Worker Architecture

Overview

┌─────────────────────────────────────────────────────────┐
│  Worker Process (Main)                                  │
│  - Subscribes to NOTIFY channels                        │
│  - Claims tasks from PostgreSQL                         │
│  - Dispatches to process pool                           │
│  - Writes results back                                  │
│                                                         │
│  ┌─────────────────────────────────────────────────┐    │
│  │  ProcessPoolExecutor                            │    │
│  │  ┌─────────┐ ┌─────────┐ ┌─────────┐            │    │
│  │  │ Child 1 │ │ Child 2 │ │ Child N │  ...       │    │
│  │  │ Task A  │ │ Task B  │ │ (idle)  │            │    │
│  │  └─────────┘ └─────────┘ └─────────┘            │    │
│  └─────────────────────────────────────────────────┘    │
└─────────────────────────────────────────────────────────┘

Process Model

Workers use Python’s ProcessPoolExecutor:

Main process: Coordinates claiming, dispatching, result handling
Child processes: Execute task code in isolation
N workers: Configurable via --processes flag

Benefits:

GIL doesn’t block concurrent task execution
Crashed tasks don’t kill the main worker
Memory isolation between tasks

Execution Flow

1. Startup

# In CLI
horsies worker myapp.instance:app --processes=8

Load app from module
Import task modules (for registry population)
Create ProcessPoolExecutor with N workers
Initialize child processes (each loads app independently)
Subscribe to NOTIFY channels

2. Main Loop

while not stopped:
    await claim_and_dispatch_all()
    await wait_for_any_notify()

Claim pass: Query for available tasks, claim them
Dispatch: Submit claimed tasks to process pool
Wait: Block on NOTIFY until new tasks arrive
Repeat

3. Claiming

WITH next AS (
  SELECT id FROM tasks
  WHERE queue_name = :queue
    AND status = 'PENDING'
    AND enqueued_at <= now()
    AND (good_until IS NULL OR good_until > now())
  ORDER BY priority ASC, enqueued_at ASC
  FOR UPDATE SKIP LOCKED
  LIMIT :limit
)
UPDATE tasks SET status='CLAIMED', claimed_at=now()
FROM next WHERE tasks.id = next.id
RETURNING tasks.id

Key features:

FOR UPDATE SKIP LOCKED: Non-blocking concurrent claiming
Priority ordering: Lower priority number = higher priority
FIFO within same priority
Expiry check: Skip tasks past good_until

4. Task Execution

In child process:

Resolve task from registry by name
Deserialize arguments
Start heartbeat thread
Call task function
Serialize result
Stop heartbeat thread

5. Result Handling

Main process receives result from child:

Parse TaskResult (ok or err)
Check for retry eligibility
Update task status (COMPLETED or FAILED)
Send NOTIFY for result waiters

Child Process Initialization

Each child process:

Loads app via _child_initializer()
Imports task modules
Populates local task registry
Suppresses sends during import (prevents side effects)

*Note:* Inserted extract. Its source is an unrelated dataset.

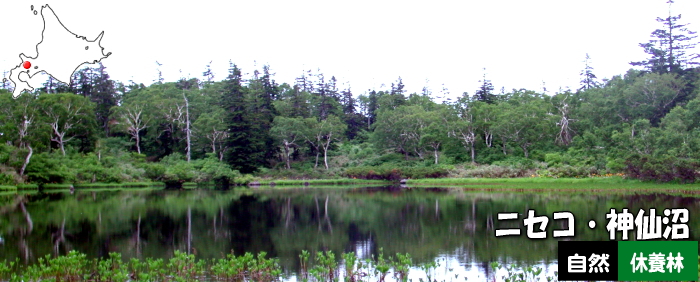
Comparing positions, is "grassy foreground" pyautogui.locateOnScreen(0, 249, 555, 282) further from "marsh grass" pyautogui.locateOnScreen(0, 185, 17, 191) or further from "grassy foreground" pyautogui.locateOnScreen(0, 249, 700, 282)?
"marsh grass" pyautogui.locateOnScreen(0, 185, 17, 191)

def _child_initializer(app_locator, imports):
    app = _locate_app(app_locator)
    set_current_app(app)
    app.suppress_sends(True)
    for module in imports:
        import_module(module)
    app.suppress_sends(False)

Worker Configuration

From WorkerConfig:

Field	Description
`dsn`	SQLAlchemy database URL
`queues`	Queue names to process
`processes`	Child process count
`max_claim_batch`	Max claims per queue per pass
`max_claim_per_worker`	Total claim limit
`app_locator`	Path to app instance
`imports`	Task module paths

Graceful Shutdown

On SIGTERM/SIGINT:

Stop accepting new claims
Wait for running tasks to complete
Close process pool
Close database connections

async def stop(self):
    self._stop.set()
    await self.listener.close()
    self._executor.shutdown(wait=True)

Resilience

Workers recover from transient infrastructure failures without operator intervention. Configure via WorkerResilienceConfig in AppConfig.

What It Handles

Database outages: Worker retries on connection loss during startup, claiming, and result writes. No crash, no manual restart.
Silent NOTIFY channels: If the PostgreSQL NOTIFY mechanism stops delivering (broken listener connection, dropped trigger), the worker falls back to periodic polling so tasks are still picked up.
Broken process pool: If child processes crash, the process pool is recreated. Tasks still in CLAIMED status are requeued back to PENDING. Tasks already in RUNNING status are handled by the recovery reaper: if the task has a retry policy with WORKER_CRASHED in auto_retry_for and retries remaining, the task is scheduled for retry; otherwise it is marked FAILED.

Configuration

from horsies import WorkerResilienceConfig

config = AppConfig(
    broker=broker,
    resilience=WorkerResilienceConfig(
        db_retry_initial_ms=500,      # initial backoff on DB errors
        db_retry_max_ms=30_000,       # backoff cap
        db_retry_max_attempts=0,      # 0 = retry forever
        notify_poll_interval_ms=5_000, # poll fallback when NOTIFY is silent
    ),
)

Field	Type	Default	Description
`db_retry_initial_ms`	`int`	`500`	Initial backoff delay (100–60,000ms)
`db_retry_max_ms`	`int`	`30000`	Maximum backoff delay (500–300,000ms)
`db_retry_max_attempts`	`int`	`0`	Max retry attempts; `0` = infinite (0–10,000)
`notify_poll_interval_ms`	`int`	`5000`	Poll interval when NOTIFY is silent (1,000–300,000ms)

Backoff uses exponential growth (initial_ms * 2^attempt) with ±25% jitter, capped at db_retry_max_ms. Backoff resets after each successful loop iteration.

Module Discovery

Workers need to know where tasks are defined:

# In instance.py
# Dotted module paths (recommended)
app.discover_tasks(["myapp.tasks", "myapp.jobs.worker_tasks"])

# Or file paths
app.discover_tasks(["tasks.py", "more_tasks.py"])

This list is passed to child processes for import.

Error Handling

Error Type	Handling
Task exception	Wrapped in TaskResult(err=…)
Serialization error	WORKER_SERIALIZATION_ERROR
Task not found	WORKER_RESOLUTION_ERROR
Child crash	Detected via heartbeat, marked FAILED

Multiple Workers

Run multiple worker processes for horizontal scaling:

# On machine 1
horsies worker myapp.instance:app --processes=8

# On machine 2
horsies worker myapp.instance:app --processes=8

Each worker claims independently
SKIP LOCKED prevents duplicate claims
Advisory locks serialize certain operations
cluster_wide_cap limits total concurrency